↓
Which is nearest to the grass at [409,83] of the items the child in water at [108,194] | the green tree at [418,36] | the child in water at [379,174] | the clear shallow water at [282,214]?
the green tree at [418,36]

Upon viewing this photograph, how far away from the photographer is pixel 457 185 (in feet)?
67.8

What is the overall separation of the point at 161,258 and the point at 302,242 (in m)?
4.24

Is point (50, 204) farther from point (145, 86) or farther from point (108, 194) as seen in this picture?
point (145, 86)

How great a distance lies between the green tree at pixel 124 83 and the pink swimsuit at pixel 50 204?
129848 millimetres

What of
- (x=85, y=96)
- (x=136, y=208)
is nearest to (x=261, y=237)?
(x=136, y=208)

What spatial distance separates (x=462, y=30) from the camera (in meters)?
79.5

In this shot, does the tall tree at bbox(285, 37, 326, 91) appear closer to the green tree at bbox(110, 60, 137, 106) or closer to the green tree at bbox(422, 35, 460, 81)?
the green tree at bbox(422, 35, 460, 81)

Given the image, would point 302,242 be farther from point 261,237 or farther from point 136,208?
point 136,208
↑
Convert each non-blank line of the entries above into an item of a numbered list, leaving out the blank lines.

### Task output
1. Which is nearest to the grass at [409,83] of the items the child in water at [108,194] | the green tree at [418,36] | the child in water at [379,174] | the clear shallow water at [282,214]?
2. the green tree at [418,36]
3. Upon viewing this photograph, how far away from the photographer is pixel 457 185 (in feet)?
4. 67.8
5. What is the overall separation of the point at 161,258 and the point at 302,242 (in m)?
6. 4.24
7. Is point (50, 204) farther from point (145, 86) or farther from point (108, 194) as seen in this picture?
8. point (145, 86)
9. How great a distance lies between the green tree at pixel 124 83 and the pink swimsuit at pixel 50 204?
10. 129848 millimetres
11. What of
12. - (x=85, y=96)
13. - (x=136, y=208)
14. is nearest to (x=261, y=237)?
15. (x=136, y=208)
16. What spatial distance separates (x=462, y=30) from the camera (in meters)?
17. 79.5
18. In this shot, does the tall tree at bbox(285, 37, 326, 91) appear closer to the green tree at bbox(110, 60, 137, 106) or closer to the green tree at bbox(422, 35, 460, 81)?
19. the green tree at bbox(422, 35, 460, 81)
20. Given the image, would point 302,242 be farther from point 261,237 or farther from point 136,208?
21. point 136,208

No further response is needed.